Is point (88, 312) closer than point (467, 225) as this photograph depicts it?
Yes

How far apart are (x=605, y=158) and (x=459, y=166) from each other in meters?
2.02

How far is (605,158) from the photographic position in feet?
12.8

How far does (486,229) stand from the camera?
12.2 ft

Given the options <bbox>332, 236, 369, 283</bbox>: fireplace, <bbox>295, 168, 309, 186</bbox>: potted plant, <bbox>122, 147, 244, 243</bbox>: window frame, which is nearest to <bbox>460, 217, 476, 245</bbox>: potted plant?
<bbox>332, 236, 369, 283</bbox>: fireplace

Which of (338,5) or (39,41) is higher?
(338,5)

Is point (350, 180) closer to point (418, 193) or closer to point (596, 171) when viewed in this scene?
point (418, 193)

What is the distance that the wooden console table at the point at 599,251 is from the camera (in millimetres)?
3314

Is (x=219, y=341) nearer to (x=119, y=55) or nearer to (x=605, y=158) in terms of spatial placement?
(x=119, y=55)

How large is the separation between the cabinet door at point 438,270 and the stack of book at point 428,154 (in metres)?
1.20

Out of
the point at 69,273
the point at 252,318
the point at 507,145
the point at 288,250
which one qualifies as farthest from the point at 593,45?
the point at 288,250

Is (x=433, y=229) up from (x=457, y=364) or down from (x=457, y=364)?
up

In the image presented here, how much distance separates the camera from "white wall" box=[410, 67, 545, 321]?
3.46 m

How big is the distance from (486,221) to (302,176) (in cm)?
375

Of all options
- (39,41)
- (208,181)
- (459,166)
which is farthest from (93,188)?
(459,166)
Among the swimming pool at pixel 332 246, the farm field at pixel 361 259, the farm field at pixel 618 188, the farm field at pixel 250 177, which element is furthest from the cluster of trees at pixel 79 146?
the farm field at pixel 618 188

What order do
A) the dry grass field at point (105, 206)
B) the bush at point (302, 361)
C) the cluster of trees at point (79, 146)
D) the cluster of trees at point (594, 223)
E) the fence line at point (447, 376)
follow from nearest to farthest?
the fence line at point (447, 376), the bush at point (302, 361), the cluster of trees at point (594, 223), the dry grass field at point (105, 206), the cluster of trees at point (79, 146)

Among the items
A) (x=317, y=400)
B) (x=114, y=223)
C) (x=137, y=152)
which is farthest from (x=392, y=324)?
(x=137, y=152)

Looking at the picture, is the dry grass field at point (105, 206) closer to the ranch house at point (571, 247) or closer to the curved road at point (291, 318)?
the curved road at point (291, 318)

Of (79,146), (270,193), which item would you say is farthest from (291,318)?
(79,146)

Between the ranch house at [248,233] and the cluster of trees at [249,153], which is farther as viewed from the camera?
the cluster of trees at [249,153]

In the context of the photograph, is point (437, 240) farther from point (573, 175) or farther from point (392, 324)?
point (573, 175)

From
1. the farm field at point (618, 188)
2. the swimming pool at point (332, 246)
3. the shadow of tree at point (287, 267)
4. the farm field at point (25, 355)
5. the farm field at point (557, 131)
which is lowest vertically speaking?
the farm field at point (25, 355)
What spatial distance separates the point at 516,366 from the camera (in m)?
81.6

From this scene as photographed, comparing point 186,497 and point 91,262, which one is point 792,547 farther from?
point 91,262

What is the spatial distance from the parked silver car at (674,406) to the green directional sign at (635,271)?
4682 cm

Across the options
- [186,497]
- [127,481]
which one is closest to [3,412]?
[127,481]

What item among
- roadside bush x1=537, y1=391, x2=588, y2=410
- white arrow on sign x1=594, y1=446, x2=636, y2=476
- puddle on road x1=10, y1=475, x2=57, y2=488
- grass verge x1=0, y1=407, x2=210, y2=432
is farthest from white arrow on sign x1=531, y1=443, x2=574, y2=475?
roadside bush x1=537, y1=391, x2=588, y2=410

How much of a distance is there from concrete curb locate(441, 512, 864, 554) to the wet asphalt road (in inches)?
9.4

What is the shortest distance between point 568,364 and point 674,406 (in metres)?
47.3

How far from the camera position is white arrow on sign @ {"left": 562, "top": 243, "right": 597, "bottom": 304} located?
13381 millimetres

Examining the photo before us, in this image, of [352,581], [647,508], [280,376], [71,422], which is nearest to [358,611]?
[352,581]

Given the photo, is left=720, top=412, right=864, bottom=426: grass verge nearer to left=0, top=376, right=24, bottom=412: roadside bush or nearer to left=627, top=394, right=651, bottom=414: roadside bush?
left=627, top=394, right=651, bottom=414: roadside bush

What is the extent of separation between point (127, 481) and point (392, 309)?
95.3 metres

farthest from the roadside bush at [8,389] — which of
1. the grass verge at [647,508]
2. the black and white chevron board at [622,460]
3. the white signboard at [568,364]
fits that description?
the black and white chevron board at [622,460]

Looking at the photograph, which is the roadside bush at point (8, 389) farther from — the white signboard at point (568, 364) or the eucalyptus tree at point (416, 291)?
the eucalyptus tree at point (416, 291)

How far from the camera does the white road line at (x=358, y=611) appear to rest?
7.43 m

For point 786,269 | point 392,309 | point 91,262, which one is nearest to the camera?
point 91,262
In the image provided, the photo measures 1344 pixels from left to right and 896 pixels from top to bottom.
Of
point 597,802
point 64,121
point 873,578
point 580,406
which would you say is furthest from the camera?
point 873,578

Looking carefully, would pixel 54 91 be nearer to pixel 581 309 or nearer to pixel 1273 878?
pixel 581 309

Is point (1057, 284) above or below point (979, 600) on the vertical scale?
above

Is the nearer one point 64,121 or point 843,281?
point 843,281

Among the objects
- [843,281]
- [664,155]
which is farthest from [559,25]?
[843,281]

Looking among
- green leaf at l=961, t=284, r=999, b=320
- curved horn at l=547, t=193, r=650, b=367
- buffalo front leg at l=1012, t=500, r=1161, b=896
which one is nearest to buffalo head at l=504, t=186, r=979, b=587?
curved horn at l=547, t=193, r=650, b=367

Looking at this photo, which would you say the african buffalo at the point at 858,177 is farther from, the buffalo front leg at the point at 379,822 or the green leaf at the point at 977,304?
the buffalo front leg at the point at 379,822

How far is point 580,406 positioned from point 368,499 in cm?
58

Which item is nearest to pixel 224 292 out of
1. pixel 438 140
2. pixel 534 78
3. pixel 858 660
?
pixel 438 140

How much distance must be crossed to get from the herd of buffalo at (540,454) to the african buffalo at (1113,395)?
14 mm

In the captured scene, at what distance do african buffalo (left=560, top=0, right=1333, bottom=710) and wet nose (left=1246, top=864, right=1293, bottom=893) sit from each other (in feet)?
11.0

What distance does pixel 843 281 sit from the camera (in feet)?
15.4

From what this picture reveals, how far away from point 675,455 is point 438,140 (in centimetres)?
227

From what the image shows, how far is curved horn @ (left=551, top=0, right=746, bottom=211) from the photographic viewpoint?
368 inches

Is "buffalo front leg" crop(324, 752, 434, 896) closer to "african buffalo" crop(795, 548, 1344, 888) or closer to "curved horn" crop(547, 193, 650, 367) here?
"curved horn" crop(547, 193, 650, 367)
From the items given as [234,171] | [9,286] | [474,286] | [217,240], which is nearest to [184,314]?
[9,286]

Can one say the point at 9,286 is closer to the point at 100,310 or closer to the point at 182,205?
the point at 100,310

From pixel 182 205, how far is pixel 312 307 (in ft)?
= = = = =
TASK BRIEF:
Give back each line above precisely as it stands.

EXERCISE RESULT:
Is point (88, 312) closer than point (467, 225) as this photograph depicts it?
Yes

How far apart are (x=605, y=158) and (x=459, y=166) from each other in meters?
2.02

How far is (605,158) from the photographic position in feet?
12.8

How far does (486,229) stand from the camera?
12.2 ft

Given the options <bbox>332, 236, 369, 283</bbox>: fireplace, <bbox>295, 168, 309, 186</bbox>: potted plant, <bbox>122, 147, 244, 243</bbox>: window frame, which is nearest to <bbox>460, 217, 476, 245</bbox>: potted plant?
<bbox>332, 236, 369, 283</bbox>: fireplace

Which of (338,5) or (39,41) is higher?
(338,5)

Is point (350, 180) closer to point (418, 193) or closer to point (596, 171) when viewed in this scene?
point (418, 193)

What is the distance that the wooden console table at the point at 599,251 is from the camera (in millimetres)?
3314

Is (x=219, y=341) nearer to (x=119, y=55) or nearer to (x=605, y=158) in terms of spatial placement?
(x=119, y=55)

How large is the separation between the cabinet door at point 438,270 and the stack of book at point 428,154 (in metres)?
1.20

Out of
the point at 69,273
the point at 252,318
the point at 507,145
the point at 288,250
which one qualifies as farthest from the point at 593,45?
the point at 288,250

Is (x=433, y=229) up from (x=457, y=364) or down from (x=457, y=364)?
up

In the image presented here, how much distance separates the camera from "white wall" box=[410, 67, 545, 321]?
3.46 m

How big is the distance from (486,221) to (302,176) (in cm)?
375

Of all options
- (39,41)
- (208,181)
- (459,166)
which is farthest from (93,188)?
(459,166)
Among the swimming pool at pixel 332 246, the farm field at pixel 361 259, the farm field at pixel 618 188, the farm field at pixel 250 177, which element is furthest from the cluster of trees at pixel 79 146?
the farm field at pixel 618 188

What order do
A) the dry grass field at point (105, 206)
B) the bush at point (302, 361)
C) the cluster of trees at point (79, 146)
D) the cluster of trees at point (594, 223)
E) the fence line at point (447, 376)
follow from nearest to farthest?
the fence line at point (447, 376), the bush at point (302, 361), the cluster of trees at point (594, 223), the dry grass field at point (105, 206), the cluster of trees at point (79, 146)

Among the items
A) (x=317, y=400)
B) (x=114, y=223)
C) (x=137, y=152)
which is farthest from (x=392, y=324)?
(x=137, y=152)

Looking at the picture, is the dry grass field at point (105, 206) closer to the ranch house at point (571, 247) or closer to the curved road at point (291, 318)?
the curved road at point (291, 318)

Of (79,146), (270,193), which item would you say is farthest from (291,318)?
(79,146)

Between the ranch house at [248,233] and the cluster of trees at [249,153], which is farther as viewed from the camera?
the cluster of trees at [249,153]

In the context of the photograph, is point (437, 240) farther from point (573, 175) or farther from point (392, 324)?
point (573, 175)

From
1. the farm field at point (618, 188)
2. the swimming pool at point (332, 246)
3. the shadow of tree at point (287, 267)
4. the farm field at point (25, 355)
5. the farm field at point (557, 131)
which is lowest vertically speaking?
the farm field at point (25, 355)
What spatial distance separates the point at 516,366 from the camera (in m)?
81.6

From this scene as photographed, comparing point 186,497 and point 91,262, which one is point 792,547 farther from?
point 91,262

What is the spatial distance from the parked silver car at (674,406) to the green directional sign at (635,271)?
4682 cm

Across the options
- [186,497]
- [127,481]
which one is closest to [3,412]?
[127,481]

What item among
- roadside bush x1=537, y1=391, x2=588, y2=410
- white arrow on sign x1=594, y1=446, x2=636, y2=476
- puddle on road x1=10, y1=475, x2=57, y2=488
- grass verge x1=0, y1=407, x2=210, y2=432
is farthest from white arrow on sign x1=531, y1=443, x2=574, y2=475?
roadside bush x1=537, y1=391, x2=588, y2=410

How much of a distance is there from concrete curb locate(441, 512, 864, 554) to the wet asphalt road (in inches)?
9.4

What is the shortest distance between point 568,364 and point 674,406 (in metres)?
47.3

How far from the camera position is white arrow on sign @ {"left": 562, "top": 243, "right": 597, "bottom": 304} located?
13381 millimetres

Examining the photo before us, in this image, of [352,581], [647,508], [280,376], [71,422], which is nearest to [358,611]?
[352,581]

Given the photo, is left=720, top=412, right=864, bottom=426: grass verge nearer to left=0, top=376, right=24, bottom=412: roadside bush or nearer to left=627, top=394, right=651, bottom=414: roadside bush?
left=627, top=394, right=651, bottom=414: roadside bush

What is the extent of separation between point (127, 481) and point (392, 309)?
95.3 metres

farthest from the roadside bush at [8,389] — which of
1. the grass verge at [647,508]
2. the black and white chevron board at [622,460]
3. the white signboard at [568,364]
fits that description?
the black and white chevron board at [622,460]

Looking at the photograph, which is the roadside bush at point (8, 389) farther from — the white signboard at point (568, 364) or the eucalyptus tree at point (416, 291)?
the eucalyptus tree at point (416, 291)

How far from the camera does the white road line at (x=358, y=611) appear to rest?
7.43 m

For point 786,269 | point 392,309 | point 91,262, which one is nearest to the camera?
point 91,262
In the image provided, the photo measures 1344 pixels from left to right and 896 pixels from top to bottom.
Of
point 597,802
point 64,121
point 873,578
point 580,406
which would you say is furthest from the camera?
point 873,578

Looking carefully, would pixel 54 91 be nearer to pixel 581 309 or nearer to pixel 1273 878?
pixel 581 309

Is point (1057, 284) above or below point (979, 600) on the vertical scale?
above

Is the nearer one point 64,121 or point 843,281?
point 843,281

Among the objects
- [843,281]
- [664,155]
which is farthest from [559,25]?
[843,281]

Looking among
- green leaf at l=961, t=284, r=999, b=320
- curved horn at l=547, t=193, r=650, b=367
- buffalo front leg at l=1012, t=500, r=1161, b=896
which one is nearest to buffalo head at l=504, t=186, r=979, b=587?
curved horn at l=547, t=193, r=650, b=367

Looking at this photo, which would you say the african buffalo at the point at 858,177 is farther from, the buffalo front leg at the point at 379,822 or the green leaf at the point at 977,304?
the buffalo front leg at the point at 379,822

How far is point 580,406 positioned from point 368,499 in cm?
58

Which item is nearest to pixel 224 292 out of
1. pixel 438 140
2. pixel 534 78
3. pixel 858 660
?
pixel 438 140

How much distance must be crossed to get from the herd of buffalo at (540,454) to the african buffalo at (1113,395)?
14 mm

In the captured scene, at what distance do african buffalo (left=560, top=0, right=1333, bottom=710) and wet nose (left=1246, top=864, right=1293, bottom=893) sit from each other (in feet)?
11.0

What distance does pixel 843 281 sit from the camera (in feet)?
15.4

From what this picture reveals, how far away from point 675,455 is point 438,140 (in centimetres)?
227

From what the image shows, how far is curved horn @ (left=551, top=0, right=746, bottom=211) from the photographic viewpoint?
368 inches

Is "buffalo front leg" crop(324, 752, 434, 896) closer to "african buffalo" crop(795, 548, 1344, 888) or closer to "curved horn" crop(547, 193, 650, 367) here?
"curved horn" crop(547, 193, 650, 367)
From the items given as [234,171] | [9,286] | [474,286] | [217,240], which is nearest to [184,314]?
[9,286]

Can one say the point at 9,286 is closer to the point at 100,310 or closer to the point at 182,205?
the point at 100,310

From pixel 182 205, how far is pixel 312 307 (in ft)?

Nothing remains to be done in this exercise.